1

I am trying to make a regex for HTML, I am coming up with a few minor issues regarding header html blocks to be selected and title in head for some reason,

To explain it better:

<h5>Thing</h5> will all be selected but I only want <h5> and </h5> selected and it's the same with <title>Test</title> I only want the html tags selected but it selects the whole thing,

here is my regex so far:

/(<\/(\w+)>)|(<(\w+)).+?(?=>)>|(<(\w+))>/ig

  • Don't parse HTML using RegEx, you will fail. Use something like the [HTML agility pack](https://htmlagilitypack.codeplex.com/) – Liam Feb 23 '16 at 11:54
  • Rule 1: don't use RegEx to parse HTML. Rule 2: if you still want to parse HTML with RegEx, see rule 1. [RegEx can only match regular languages, and HTML is not a regular language](http://stackoverflow.com/a/590789/930393) – freefaller Feb 23 '16 at 11:56
  • 1
    I understand these replies, but this was just for a personal project and would like to try and finish this regex and as the only problem I am facing is explained above don't understand why no one else can solve this? – Javi Qualms Pdog Feb 23 '16 at 12:23

1 Answers1

2

Your problem is here: <(\w+).+?(?=>)>

This says:

  1. open an angle bracket
  2. consume as many word characters as possible (min 1)
  3. consume as few characters as possible (min 1)
  4. make sure a closing angle bracket follows
  5. consume the closing angle bracket

First of all, step 4 is superfluous; you know you will have a closing bracket next, otherwise step 5 will fail to match.
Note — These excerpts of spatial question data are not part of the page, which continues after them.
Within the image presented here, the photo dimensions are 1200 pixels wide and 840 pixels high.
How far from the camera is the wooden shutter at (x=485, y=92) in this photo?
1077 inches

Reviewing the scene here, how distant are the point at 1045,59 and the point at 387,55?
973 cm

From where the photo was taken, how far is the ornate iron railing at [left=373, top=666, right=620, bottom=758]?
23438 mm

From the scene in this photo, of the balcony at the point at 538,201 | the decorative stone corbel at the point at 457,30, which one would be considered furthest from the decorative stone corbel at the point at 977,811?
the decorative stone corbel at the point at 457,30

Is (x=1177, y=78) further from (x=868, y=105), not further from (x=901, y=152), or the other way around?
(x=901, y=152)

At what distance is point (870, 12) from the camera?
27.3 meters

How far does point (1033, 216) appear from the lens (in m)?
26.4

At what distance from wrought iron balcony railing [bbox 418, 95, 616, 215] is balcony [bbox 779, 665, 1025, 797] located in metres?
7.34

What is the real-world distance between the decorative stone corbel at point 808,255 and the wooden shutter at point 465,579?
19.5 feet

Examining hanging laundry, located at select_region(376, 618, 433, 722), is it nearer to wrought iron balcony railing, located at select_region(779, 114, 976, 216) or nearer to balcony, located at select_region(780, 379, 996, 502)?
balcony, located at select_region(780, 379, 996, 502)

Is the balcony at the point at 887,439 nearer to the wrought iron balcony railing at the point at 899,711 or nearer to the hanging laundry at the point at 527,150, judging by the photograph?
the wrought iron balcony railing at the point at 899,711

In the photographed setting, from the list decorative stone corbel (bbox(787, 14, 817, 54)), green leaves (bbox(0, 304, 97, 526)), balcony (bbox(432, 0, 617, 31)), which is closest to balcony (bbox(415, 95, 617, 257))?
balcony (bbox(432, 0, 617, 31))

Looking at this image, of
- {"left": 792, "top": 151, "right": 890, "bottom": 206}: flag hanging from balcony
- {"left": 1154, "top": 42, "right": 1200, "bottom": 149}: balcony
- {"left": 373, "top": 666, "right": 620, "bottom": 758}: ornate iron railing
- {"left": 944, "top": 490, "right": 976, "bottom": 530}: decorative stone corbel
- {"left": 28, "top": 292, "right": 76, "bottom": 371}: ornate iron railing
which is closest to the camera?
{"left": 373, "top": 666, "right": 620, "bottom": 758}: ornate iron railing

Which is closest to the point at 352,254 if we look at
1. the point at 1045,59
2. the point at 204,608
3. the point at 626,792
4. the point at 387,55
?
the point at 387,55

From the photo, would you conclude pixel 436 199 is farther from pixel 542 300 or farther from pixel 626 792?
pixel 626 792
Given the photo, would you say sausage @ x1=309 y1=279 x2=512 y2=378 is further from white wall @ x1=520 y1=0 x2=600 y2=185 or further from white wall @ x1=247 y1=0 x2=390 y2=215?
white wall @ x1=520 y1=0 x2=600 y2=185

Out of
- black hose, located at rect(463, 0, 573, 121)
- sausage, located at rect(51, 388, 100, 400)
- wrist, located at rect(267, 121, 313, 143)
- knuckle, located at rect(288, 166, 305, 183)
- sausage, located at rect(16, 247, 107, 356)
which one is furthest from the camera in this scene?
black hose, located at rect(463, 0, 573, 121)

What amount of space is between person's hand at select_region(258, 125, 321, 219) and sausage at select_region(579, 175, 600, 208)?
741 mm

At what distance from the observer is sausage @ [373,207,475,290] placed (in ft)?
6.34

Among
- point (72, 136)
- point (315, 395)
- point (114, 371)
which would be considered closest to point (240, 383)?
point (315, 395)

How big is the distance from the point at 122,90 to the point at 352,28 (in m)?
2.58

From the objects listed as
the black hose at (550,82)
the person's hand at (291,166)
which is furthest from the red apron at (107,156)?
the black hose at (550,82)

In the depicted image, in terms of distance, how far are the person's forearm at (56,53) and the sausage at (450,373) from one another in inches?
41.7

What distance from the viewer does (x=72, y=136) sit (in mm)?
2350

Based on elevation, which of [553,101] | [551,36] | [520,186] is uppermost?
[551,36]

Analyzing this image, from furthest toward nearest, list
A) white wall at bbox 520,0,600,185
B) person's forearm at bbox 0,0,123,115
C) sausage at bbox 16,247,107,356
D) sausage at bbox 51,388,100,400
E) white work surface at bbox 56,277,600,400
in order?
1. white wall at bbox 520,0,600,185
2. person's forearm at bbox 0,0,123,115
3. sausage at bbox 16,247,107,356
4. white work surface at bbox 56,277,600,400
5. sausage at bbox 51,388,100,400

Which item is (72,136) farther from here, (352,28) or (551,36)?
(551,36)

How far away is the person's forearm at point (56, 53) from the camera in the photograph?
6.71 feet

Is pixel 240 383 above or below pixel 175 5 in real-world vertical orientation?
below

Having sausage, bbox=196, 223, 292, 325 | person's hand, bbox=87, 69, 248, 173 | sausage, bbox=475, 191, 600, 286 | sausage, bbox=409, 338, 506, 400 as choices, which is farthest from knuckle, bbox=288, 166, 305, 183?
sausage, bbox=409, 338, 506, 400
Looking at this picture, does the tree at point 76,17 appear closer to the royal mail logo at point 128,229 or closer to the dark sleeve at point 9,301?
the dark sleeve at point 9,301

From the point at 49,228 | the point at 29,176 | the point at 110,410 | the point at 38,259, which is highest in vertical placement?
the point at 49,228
But the bigger problem is step 3. Let's see what happens on <h5>Thing</h5>:

  1. <
  2. h5 (because > is not a word character any more)
  3. >Thing</h5, because this is the least amount matched before a closing angle bracket (remember, matching 0 characters here is not an option)
  4. Make sure next is >
  5. >

Anyway, in the simple case, what you want can be done by /<\/?.+?>/. This will break if attributes have values that include a greater than symbol: <div title="a>b">. Avoiding this is possible, but it makes the regexp a bit more complex, kind of like this (but I may have forgotten something):

<\w+(?:\s+\w+(?:=(?:"[^"]*"|'[^']*'|[^'"][^\s>]*)?)?)*\s*>|<\/\w+>
Amadan
  • 191,408
  • 23
  • 240
  • 301